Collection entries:
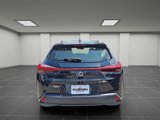 Used 2020 Lexus UX 250h image 5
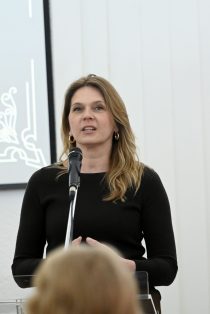 znanstvena arbanasi (21) dina busic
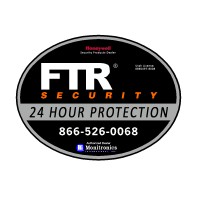Ftr Security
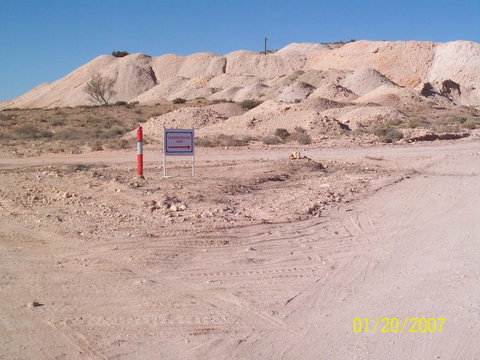 Underground Gem - Tourism Canberra 16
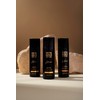 Dripping Gold Hydrating Tanning Lotion Ultra Dark | Natürlicher Bräunungseffekt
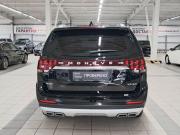 Kia Mohave I Рестайлинг 2 Набережные Челны  - изображение 38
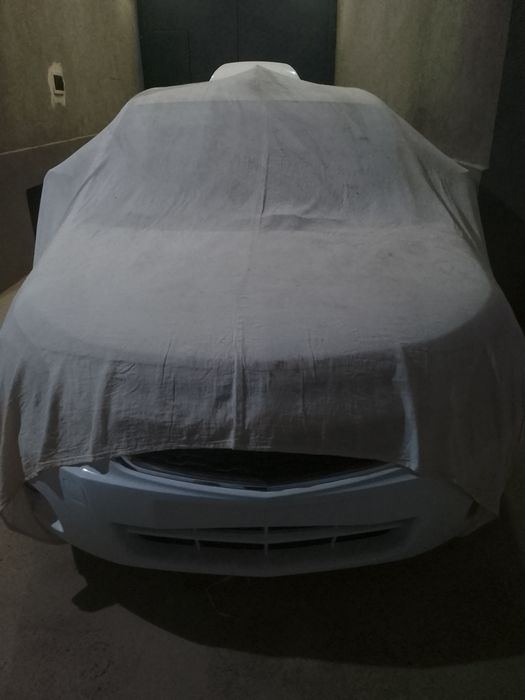 Cobalt ltz 4 evro aftamat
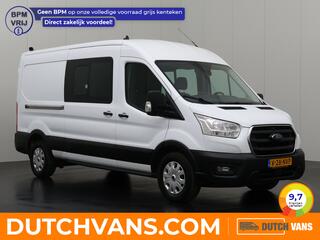 ford-transit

PROMPT =>
From the line holding "znanstvena arbanasi (21) dina busic" down to the final line of the entries above, print every line exactly. Pictures do not go in.

FINAL ANSWER =>
 znanstvena arbanasi (21) dina busic
Ftr Security
 Underground Gem - Tourism Canberra 16
 Dripping Gold Hydrating Tanning Lotion Ultra Dark | Natürlicher Bräunungseffekt
 Kia Mohave I Рестайлинг 2 Набережные Челны  - изображение 38
 Cobalt ltz 4 evro aftamat
 ford-transit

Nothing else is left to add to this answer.